To compare quotes from different insurers, you can use online tools or brokers that can help you find the best deal for your coverage. You just need to enter some basic information about yourself and your desired coverage, and you will get multiple quotes from different insurers in minutes. You can then compare the prices, features, ratings, and reviews of each insurer and choose the one that suits your needs and budget.

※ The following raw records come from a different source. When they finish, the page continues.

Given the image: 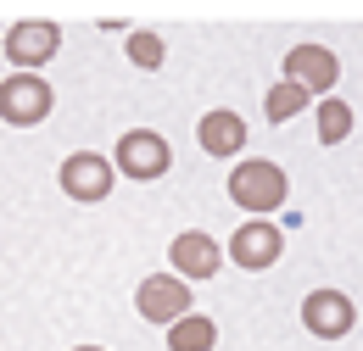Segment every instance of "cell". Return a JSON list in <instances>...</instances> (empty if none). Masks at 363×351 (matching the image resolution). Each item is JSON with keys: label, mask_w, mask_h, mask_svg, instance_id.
<instances>
[{"label": "cell", "mask_w": 363, "mask_h": 351, "mask_svg": "<svg viewBox=\"0 0 363 351\" xmlns=\"http://www.w3.org/2000/svg\"><path fill=\"white\" fill-rule=\"evenodd\" d=\"M123 50H129V62H135V67H162V56H168L162 40H157V34H145V28H135V34L123 40Z\"/></svg>", "instance_id": "obj_15"}, {"label": "cell", "mask_w": 363, "mask_h": 351, "mask_svg": "<svg viewBox=\"0 0 363 351\" xmlns=\"http://www.w3.org/2000/svg\"><path fill=\"white\" fill-rule=\"evenodd\" d=\"M168 168H174V151H168V139L157 129H129L118 139V173L151 184V178H162Z\"/></svg>", "instance_id": "obj_4"}, {"label": "cell", "mask_w": 363, "mask_h": 351, "mask_svg": "<svg viewBox=\"0 0 363 351\" xmlns=\"http://www.w3.org/2000/svg\"><path fill=\"white\" fill-rule=\"evenodd\" d=\"M135 307H140L145 323H168V329H174L196 301H190V284H184L179 273H151V279H140Z\"/></svg>", "instance_id": "obj_3"}, {"label": "cell", "mask_w": 363, "mask_h": 351, "mask_svg": "<svg viewBox=\"0 0 363 351\" xmlns=\"http://www.w3.org/2000/svg\"><path fill=\"white\" fill-rule=\"evenodd\" d=\"M285 79L302 84L308 95H324V89L341 79V62H335V50H324V45H291V50H285Z\"/></svg>", "instance_id": "obj_8"}, {"label": "cell", "mask_w": 363, "mask_h": 351, "mask_svg": "<svg viewBox=\"0 0 363 351\" xmlns=\"http://www.w3.org/2000/svg\"><path fill=\"white\" fill-rule=\"evenodd\" d=\"M112 162L106 156H95V151H73L67 162H62V173H56V184H62V195H73V201H106L112 195Z\"/></svg>", "instance_id": "obj_5"}, {"label": "cell", "mask_w": 363, "mask_h": 351, "mask_svg": "<svg viewBox=\"0 0 363 351\" xmlns=\"http://www.w3.org/2000/svg\"><path fill=\"white\" fill-rule=\"evenodd\" d=\"M168 263H174V273L190 284V279H213V273L224 267V251H218V240H213V234L190 229V234H179V240L168 246Z\"/></svg>", "instance_id": "obj_9"}, {"label": "cell", "mask_w": 363, "mask_h": 351, "mask_svg": "<svg viewBox=\"0 0 363 351\" xmlns=\"http://www.w3.org/2000/svg\"><path fill=\"white\" fill-rule=\"evenodd\" d=\"M308 100H313L308 89L285 79V84H274V89H269V100H263V112H269V123H285V117H296V112H302Z\"/></svg>", "instance_id": "obj_13"}, {"label": "cell", "mask_w": 363, "mask_h": 351, "mask_svg": "<svg viewBox=\"0 0 363 351\" xmlns=\"http://www.w3.org/2000/svg\"><path fill=\"white\" fill-rule=\"evenodd\" d=\"M196 139H201L207 156H235V151L246 145V123H240L235 112H207L201 129H196Z\"/></svg>", "instance_id": "obj_11"}, {"label": "cell", "mask_w": 363, "mask_h": 351, "mask_svg": "<svg viewBox=\"0 0 363 351\" xmlns=\"http://www.w3.org/2000/svg\"><path fill=\"white\" fill-rule=\"evenodd\" d=\"M347 134H352V106L347 100H324L318 106V139L324 145H341Z\"/></svg>", "instance_id": "obj_14"}, {"label": "cell", "mask_w": 363, "mask_h": 351, "mask_svg": "<svg viewBox=\"0 0 363 351\" xmlns=\"http://www.w3.org/2000/svg\"><path fill=\"white\" fill-rule=\"evenodd\" d=\"M279 251H285V240H279V229H274V223H263V218L240 223V229L229 234V263L246 267V273L274 267V263H279Z\"/></svg>", "instance_id": "obj_6"}, {"label": "cell", "mask_w": 363, "mask_h": 351, "mask_svg": "<svg viewBox=\"0 0 363 351\" xmlns=\"http://www.w3.org/2000/svg\"><path fill=\"white\" fill-rule=\"evenodd\" d=\"M79 351H101V346H79Z\"/></svg>", "instance_id": "obj_16"}, {"label": "cell", "mask_w": 363, "mask_h": 351, "mask_svg": "<svg viewBox=\"0 0 363 351\" xmlns=\"http://www.w3.org/2000/svg\"><path fill=\"white\" fill-rule=\"evenodd\" d=\"M302 323L313 329L318 340H341V335L358 323V307H352L341 290H313V296L302 301Z\"/></svg>", "instance_id": "obj_10"}, {"label": "cell", "mask_w": 363, "mask_h": 351, "mask_svg": "<svg viewBox=\"0 0 363 351\" xmlns=\"http://www.w3.org/2000/svg\"><path fill=\"white\" fill-rule=\"evenodd\" d=\"M50 106H56V95L40 73H11L6 84H0V117L11 123V129H34V123H45Z\"/></svg>", "instance_id": "obj_1"}, {"label": "cell", "mask_w": 363, "mask_h": 351, "mask_svg": "<svg viewBox=\"0 0 363 351\" xmlns=\"http://www.w3.org/2000/svg\"><path fill=\"white\" fill-rule=\"evenodd\" d=\"M56 50H62V28H56V23H17V28L6 34V62H11L17 73L45 67Z\"/></svg>", "instance_id": "obj_7"}, {"label": "cell", "mask_w": 363, "mask_h": 351, "mask_svg": "<svg viewBox=\"0 0 363 351\" xmlns=\"http://www.w3.org/2000/svg\"><path fill=\"white\" fill-rule=\"evenodd\" d=\"M229 201H235L240 212H274V207L285 201V173H279L274 162H240V168L229 173Z\"/></svg>", "instance_id": "obj_2"}, {"label": "cell", "mask_w": 363, "mask_h": 351, "mask_svg": "<svg viewBox=\"0 0 363 351\" xmlns=\"http://www.w3.org/2000/svg\"><path fill=\"white\" fill-rule=\"evenodd\" d=\"M213 346H218V323L201 318V312H184L168 329V351H213Z\"/></svg>", "instance_id": "obj_12"}]
</instances>
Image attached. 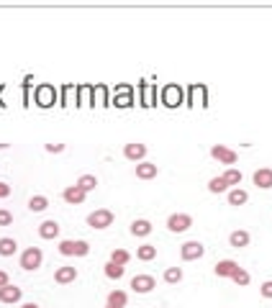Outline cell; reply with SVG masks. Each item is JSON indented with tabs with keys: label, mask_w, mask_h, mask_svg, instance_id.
I'll return each instance as SVG.
<instances>
[{
	"label": "cell",
	"mask_w": 272,
	"mask_h": 308,
	"mask_svg": "<svg viewBox=\"0 0 272 308\" xmlns=\"http://www.w3.org/2000/svg\"><path fill=\"white\" fill-rule=\"evenodd\" d=\"M57 249L64 257H88L90 254V244L85 239H64V242H59Z\"/></svg>",
	"instance_id": "1"
},
{
	"label": "cell",
	"mask_w": 272,
	"mask_h": 308,
	"mask_svg": "<svg viewBox=\"0 0 272 308\" xmlns=\"http://www.w3.org/2000/svg\"><path fill=\"white\" fill-rule=\"evenodd\" d=\"M42 259H44V252L42 249H38V247H28L21 254V267L28 270V273H33V270L42 267Z\"/></svg>",
	"instance_id": "2"
},
{
	"label": "cell",
	"mask_w": 272,
	"mask_h": 308,
	"mask_svg": "<svg viewBox=\"0 0 272 308\" xmlns=\"http://www.w3.org/2000/svg\"><path fill=\"white\" fill-rule=\"evenodd\" d=\"M211 157H213V160H218L221 165L234 167V165H237V160H239V154H237L234 149H228L226 144H213V146H211Z\"/></svg>",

Some tips or strategies to find affordable and suitable life insurance are:

  • Shop around: Compare quotes from different insurers and use online tools or brokers to help you find the best deal. You may be surprised by how much prices can vary for the same type of coverage.
  • Buy early: The younger and healthier you are, the cheaper your life insurance will be. Buying early can also lock in your rate and avoid future increases due to age or health issues.
  • Choose term over permanent (if appropriate): Term life insurance is usually much cheaper than permanent life insurance for the same amount of coverage. If you only need temporary protection for a specific period of time, term life insurance may be a better option for you.
  • Improve your health and habits: The healthier and safer you are, the cheaper your life insurance will be. You can lower your premiums by quitting smoking, losing weight, exercising regularly, eating well, managing your stress, and avoiding risky activities.
  • Bundle with other policies (if available): Some insurers may offer discounts or incentives if you buy more than one policy from them, such as life, home, auto, or health insurance. This can save you money and simplify your payments and claims.
  • Review your coverage periodically: Your life insurance needs and costs may change over time due to life events, such as marriage, divorce, birth, death, retirement, etc. You should review your coverage periodically and adjust it accordingly to avoid paying for too much or too little.

Conclusion

Calculating your life insurance needs is not a difficult or complicated task if you follow these 3 easy steps: estimate your financial obligations, subtract your existing assets, and compare quotes from different insurers.

By doing so, you can ensure that you have adequate and affordable life insurance coverage that can protect you and your loved ones from financial hardship in case of your death.

If you are ready to buy a life insurance policy or review your existing one, we recommend that you use our life insurance calculator or consult a professional to help you find the best deal for your coverage.

Remember, life is unpredictable and precious. Don’t wait until it’s too late to protect yourself and your loved ones with life insurance.